Terry Anderson, Associated Press Ajansı’nın Ortadoğu Büro şefi iken 1985 yılında bir grup tarafından kaçırıldı. Hafızası güçlü okuyucular o yıllarda Beyrut’ta yaşanan “gazeteci kaçırma” olaylarını kolayca hatırlayacaklardır.
Anderson kaçırıldığında 37 yaşındaydı. Yedi yıl sonra, 44 yaşına geldiğinde serbest bırakıldı. Serbest kaldıktan sonra yaşadığı en büyük şoku şöyle anlatıyor:
“Uzun tatilime çıktığımda 37 yaşındaydım. Yedi yıl sonra serbest kalıncaya kadar hiç aynaya bakma olanağı bulamadım. Kendimi hâlâ genç hissediyordum, ama yaşım da 44 olmuştu. Bana çevrilen her kamera doğrudan tepemdeki kel bölgeye yöneliyordu. Kendimi televizyonda gördüğümde şoka girdim. Aman Tanrım, yaşlanmışım ben!”
Aynaya ikinci bakış
Bu ilginç öyküyü, sizlere geçen hafta sözünü ettiğim Gail Sheehy’nin kitabında okudum. (Erkeklerde Yaşam Dönemeçleri – Kim Korkar Andropozdan?, Troya Yayıncılık, Çeviren: Selçuk Şahin.)

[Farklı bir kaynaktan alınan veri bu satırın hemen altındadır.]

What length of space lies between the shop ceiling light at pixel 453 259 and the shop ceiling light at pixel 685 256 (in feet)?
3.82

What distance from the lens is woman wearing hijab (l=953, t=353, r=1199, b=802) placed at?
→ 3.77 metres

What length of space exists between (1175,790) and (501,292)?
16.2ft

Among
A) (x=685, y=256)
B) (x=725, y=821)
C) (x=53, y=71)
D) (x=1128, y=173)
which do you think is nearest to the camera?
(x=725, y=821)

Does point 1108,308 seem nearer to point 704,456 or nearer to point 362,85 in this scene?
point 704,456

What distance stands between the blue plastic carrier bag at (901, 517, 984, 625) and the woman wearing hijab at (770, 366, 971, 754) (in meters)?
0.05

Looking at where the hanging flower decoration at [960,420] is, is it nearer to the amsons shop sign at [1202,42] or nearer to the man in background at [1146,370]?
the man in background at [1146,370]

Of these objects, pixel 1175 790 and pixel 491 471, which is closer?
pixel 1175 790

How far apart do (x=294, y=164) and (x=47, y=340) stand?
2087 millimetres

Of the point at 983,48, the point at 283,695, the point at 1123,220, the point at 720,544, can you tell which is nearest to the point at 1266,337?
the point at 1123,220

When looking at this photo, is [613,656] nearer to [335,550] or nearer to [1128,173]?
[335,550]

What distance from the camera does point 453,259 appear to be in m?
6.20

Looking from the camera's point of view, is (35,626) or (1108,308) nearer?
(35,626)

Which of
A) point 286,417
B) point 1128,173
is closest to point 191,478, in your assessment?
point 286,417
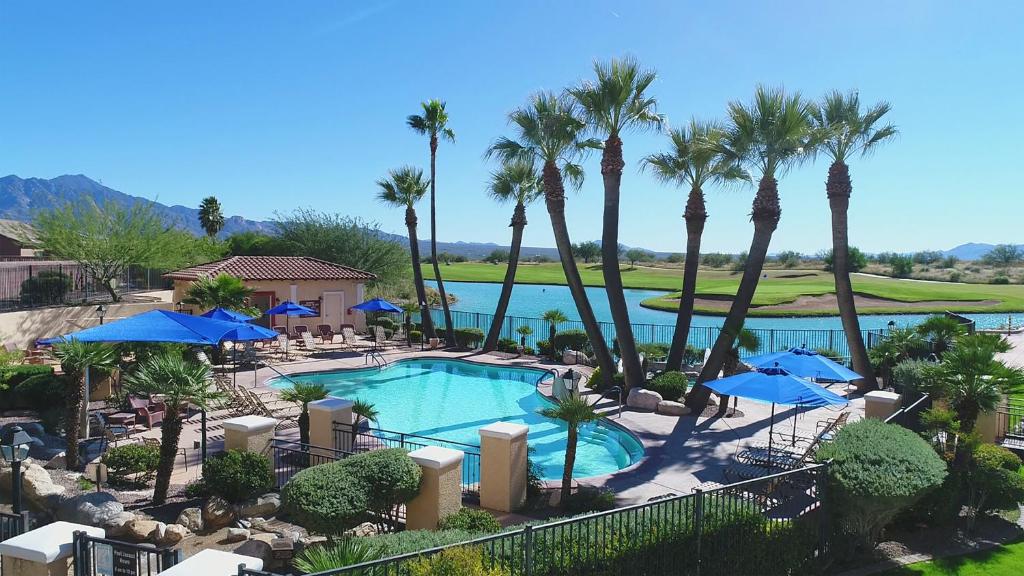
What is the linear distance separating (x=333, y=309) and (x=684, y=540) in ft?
83.9

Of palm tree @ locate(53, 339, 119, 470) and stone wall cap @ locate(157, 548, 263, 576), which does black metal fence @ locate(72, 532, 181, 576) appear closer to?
stone wall cap @ locate(157, 548, 263, 576)

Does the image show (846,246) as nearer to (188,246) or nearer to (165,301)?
(165,301)

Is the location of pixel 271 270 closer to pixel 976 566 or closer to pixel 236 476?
pixel 236 476

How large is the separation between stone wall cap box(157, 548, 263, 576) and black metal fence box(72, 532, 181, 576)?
497 millimetres

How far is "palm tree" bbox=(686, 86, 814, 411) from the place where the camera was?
1509 centimetres

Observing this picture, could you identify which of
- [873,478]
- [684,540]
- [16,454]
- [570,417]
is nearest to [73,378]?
[16,454]

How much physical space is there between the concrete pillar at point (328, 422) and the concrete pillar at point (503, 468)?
3.05m

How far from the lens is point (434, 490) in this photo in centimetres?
824

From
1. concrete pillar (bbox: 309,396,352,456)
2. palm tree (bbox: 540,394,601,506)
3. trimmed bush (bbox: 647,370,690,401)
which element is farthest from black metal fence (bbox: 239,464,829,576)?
trimmed bush (bbox: 647,370,690,401)

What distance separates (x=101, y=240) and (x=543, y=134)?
1909 cm

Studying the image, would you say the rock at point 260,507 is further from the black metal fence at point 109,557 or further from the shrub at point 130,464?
the black metal fence at point 109,557

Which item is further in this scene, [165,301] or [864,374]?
[165,301]

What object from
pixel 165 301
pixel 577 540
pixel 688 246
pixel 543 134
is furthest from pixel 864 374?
pixel 165 301

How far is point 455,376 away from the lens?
22.5 meters
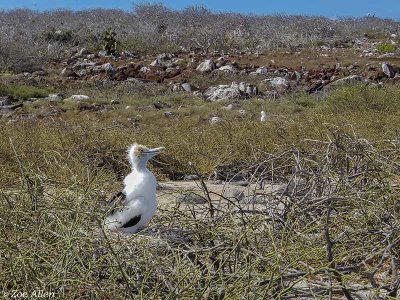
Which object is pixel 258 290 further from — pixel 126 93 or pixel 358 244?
pixel 126 93

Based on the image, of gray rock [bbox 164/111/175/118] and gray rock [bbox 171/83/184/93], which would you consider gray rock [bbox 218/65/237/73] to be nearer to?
gray rock [bbox 171/83/184/93]

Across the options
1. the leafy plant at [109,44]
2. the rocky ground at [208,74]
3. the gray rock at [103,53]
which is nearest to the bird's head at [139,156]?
the rocky ground at [208,74]

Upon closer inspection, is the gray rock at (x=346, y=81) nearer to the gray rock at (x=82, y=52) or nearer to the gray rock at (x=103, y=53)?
the gray rock at (x=103, y=53)

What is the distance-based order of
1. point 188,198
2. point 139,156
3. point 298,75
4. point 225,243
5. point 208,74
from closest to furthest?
1. point 225,243
2. point 188,198
3. point 139,156
4. point 298,75
5. point 208,74

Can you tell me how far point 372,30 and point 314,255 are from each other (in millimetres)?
24847

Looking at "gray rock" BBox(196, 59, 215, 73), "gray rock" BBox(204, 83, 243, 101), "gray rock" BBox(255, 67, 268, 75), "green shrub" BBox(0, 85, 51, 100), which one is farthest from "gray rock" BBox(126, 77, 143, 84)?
"gray rock" BBox(255, 67, 268, 75)

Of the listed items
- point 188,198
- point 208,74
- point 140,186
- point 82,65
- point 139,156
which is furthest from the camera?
point 82,65

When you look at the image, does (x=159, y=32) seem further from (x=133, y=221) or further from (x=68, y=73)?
(x=133, y=221)

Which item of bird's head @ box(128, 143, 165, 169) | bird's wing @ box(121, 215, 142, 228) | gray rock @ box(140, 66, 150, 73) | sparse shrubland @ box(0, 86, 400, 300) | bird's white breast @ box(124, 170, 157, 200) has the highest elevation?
sparse shrubland @ box(0, 86, 400, 300)

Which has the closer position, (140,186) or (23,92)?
(140,186)

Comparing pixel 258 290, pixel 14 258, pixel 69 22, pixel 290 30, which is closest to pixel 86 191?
pixel 14 258

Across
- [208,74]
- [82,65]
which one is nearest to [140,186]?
[208,74]

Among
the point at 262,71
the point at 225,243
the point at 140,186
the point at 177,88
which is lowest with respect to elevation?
the point at 177,88

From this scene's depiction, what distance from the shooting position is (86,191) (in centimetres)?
219
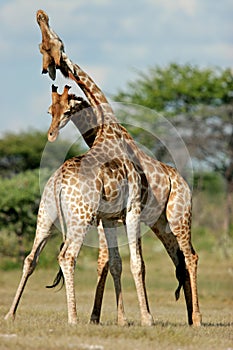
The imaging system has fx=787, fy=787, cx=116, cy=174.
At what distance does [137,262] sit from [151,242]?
21252 mm

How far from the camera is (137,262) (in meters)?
9.07

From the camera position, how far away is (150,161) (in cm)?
994

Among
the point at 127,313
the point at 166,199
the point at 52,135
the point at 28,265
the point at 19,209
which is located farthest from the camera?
the point at 19,209

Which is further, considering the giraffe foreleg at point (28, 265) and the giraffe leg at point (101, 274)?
the giraffe leg at point (101, 274)

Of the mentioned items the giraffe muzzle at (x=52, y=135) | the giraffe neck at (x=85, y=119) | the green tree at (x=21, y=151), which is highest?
the green tree at (x=21, y=151)

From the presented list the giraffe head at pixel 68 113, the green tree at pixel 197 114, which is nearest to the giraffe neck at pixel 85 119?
the giraffe head at pixel 68 113

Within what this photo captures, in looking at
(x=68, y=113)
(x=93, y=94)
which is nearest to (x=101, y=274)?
(x=68, y=113)

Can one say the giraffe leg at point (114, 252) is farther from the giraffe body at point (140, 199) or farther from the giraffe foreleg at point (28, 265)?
the giraffe foreleg at point (28, 265)

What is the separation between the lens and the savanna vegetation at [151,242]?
25.4ft

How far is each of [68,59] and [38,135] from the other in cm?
2638

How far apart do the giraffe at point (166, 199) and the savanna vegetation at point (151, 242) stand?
1.99ft

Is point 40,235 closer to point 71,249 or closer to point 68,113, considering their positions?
point 71,249

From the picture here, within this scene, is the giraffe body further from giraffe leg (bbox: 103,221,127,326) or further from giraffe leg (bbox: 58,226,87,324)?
giraffe leg (bbox: 58,226,87,324)

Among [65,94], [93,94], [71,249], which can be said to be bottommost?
[71,249]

Eski arkadaşlarla konuşurken zaman zaman şöyle sohbetler oluyor: “Geçenlerde bizim sınıftaki Nuray’ı gördüm. Ne kadar yaşlanmış, inanamazsın..”
Bunu söyleyenler genellikle kendilerinin hiç yaşlanmadıklarını zannedenler oluyor.

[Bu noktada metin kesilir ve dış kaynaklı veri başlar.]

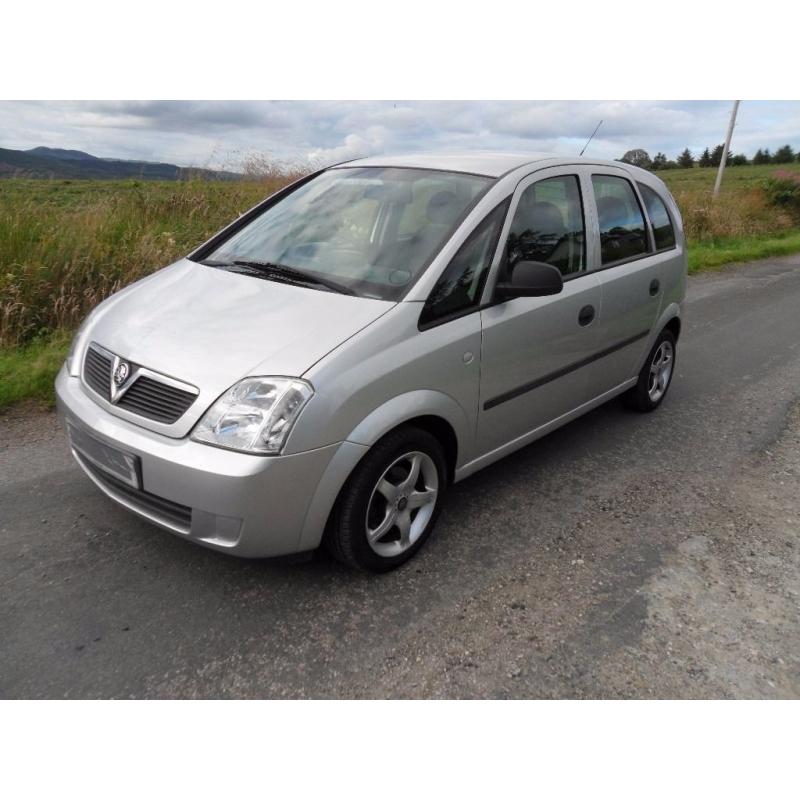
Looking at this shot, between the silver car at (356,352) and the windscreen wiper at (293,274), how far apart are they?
0.01 metres

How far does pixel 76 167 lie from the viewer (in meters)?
6.52

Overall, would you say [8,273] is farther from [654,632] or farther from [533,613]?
[654,632]

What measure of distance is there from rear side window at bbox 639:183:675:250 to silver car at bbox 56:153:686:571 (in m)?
0.49

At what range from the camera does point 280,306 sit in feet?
9.49

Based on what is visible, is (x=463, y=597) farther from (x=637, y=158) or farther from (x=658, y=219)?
(x=637, y=158)

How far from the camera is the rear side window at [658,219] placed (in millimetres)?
4613

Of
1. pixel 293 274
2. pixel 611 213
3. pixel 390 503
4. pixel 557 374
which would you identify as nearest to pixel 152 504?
pixel 390 503

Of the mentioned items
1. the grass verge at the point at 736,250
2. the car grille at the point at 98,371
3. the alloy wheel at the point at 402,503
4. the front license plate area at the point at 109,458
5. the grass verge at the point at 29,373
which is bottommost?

Terry Anderson’un öyküsünü okuyana kadar onlarla birlikte ben de hayret nidaları atardım: Yapma ya!
Artık Anderson’un öyküsünü anlatacağım ve hepsine dönüp aynaya bir kez daha bakmalarını söyleyeceğim..
Amerikalı beyzbol oyuncusu Satchel Paige’nin diline doladığı ve sonunda da meşhur ettiği bir soru varmış:
“Kaç yaşında olduğunu bilmesen, kendini kaç yaşında sayardın?”
Gail Sheehy düzenlediği grup söyleşilerinde bu soruyu neredeyse bütün “hastalarına” sormuş. Şöyle yazıyor:
“Eğitim görmüş orta sınıf erkeklerinde cevap, hiç şaşmaksızın gerçek yaşlarından beş ila on yaş daha az çıkıyor. Yaş konusundaki bu karmaşada bir on yıl aradan kayıp gidiveriyor..”
Sen orta yaşlıysan..
Hasan Cemal, “Kimse Kızmasın Kendimi Anlattım” isimli kitabının bir yerinde “artık orta yaşa geldiğini ve kendisiyle bir hesaplaşma yaptığını” yazmıştı.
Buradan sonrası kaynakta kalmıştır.